Spanish Succession and Gift Tax harmonisation rumours (again)
Despite the fact that some Spanish regions are making efforts to reduce the taxation on death taxes, the Spanish Minister of Treasury, Ms María Jesús Montero, has publically mentioned several times that the Socialist Government would like to harmonise upwards the Spanish Succession and Gift Tax to avoid the discrepancies between the different Spanish regions.
It is important to mention that in the past, this Minister was part of the Andalusian Socialist Government that has always been in favour of retaining this tax and they accused regions like Madrid of tax dumping and unfair competition.
It is still too early to know if this will ever happen, but we will keep an eye on further developments in this regard.
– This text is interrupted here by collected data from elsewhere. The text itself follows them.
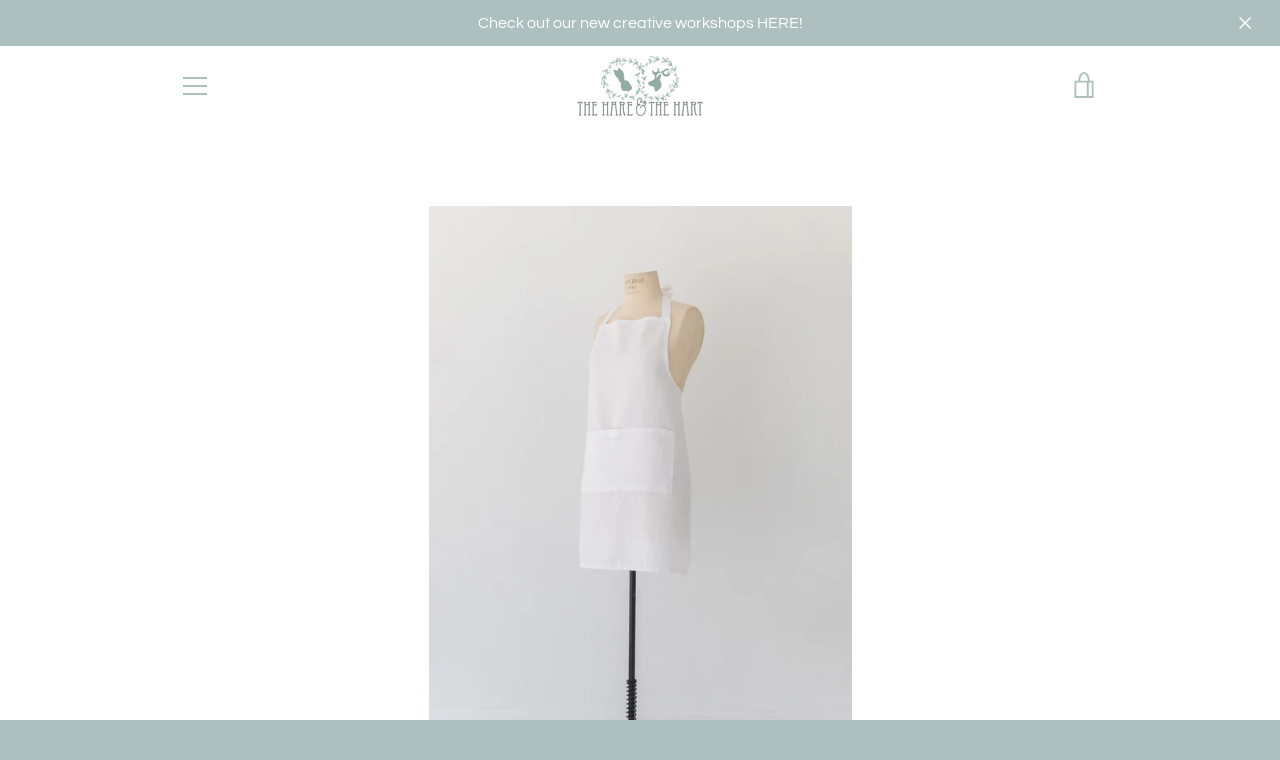

--- FILE ---
content_type: text/javascript
request_url: https://thehareandthehart.com/cdn/shop/t/4/assets/custom.js?v=101612360477050417211641495667
body_size: -768
content:
//# sourceMappingURL=/cdn/shop/t/4/assets/custom.js.map?v=101612360477050417211641495667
Holiday Rentals – Information to be provided to the Spanish Tax Office
All the holiday rentals platforms like Airbnb, Homeaway, etc. are now required by law to provide some information to the Spanish Tax Office on a quarterly basis due to the introduction of the new Modelo 179‘Declaración informativa trimestral del arrendamiento de viviendas con fines turísticos’.
The information to be disclosed, includes data about the property (i.e. address and catastral reference), the hosts (i.e. owners of the property), the rental price, number of days rented out, etc.
This will provide another source of information to the Spanish Tax Office.
This will provide another source of information to the Spanish Tax Office.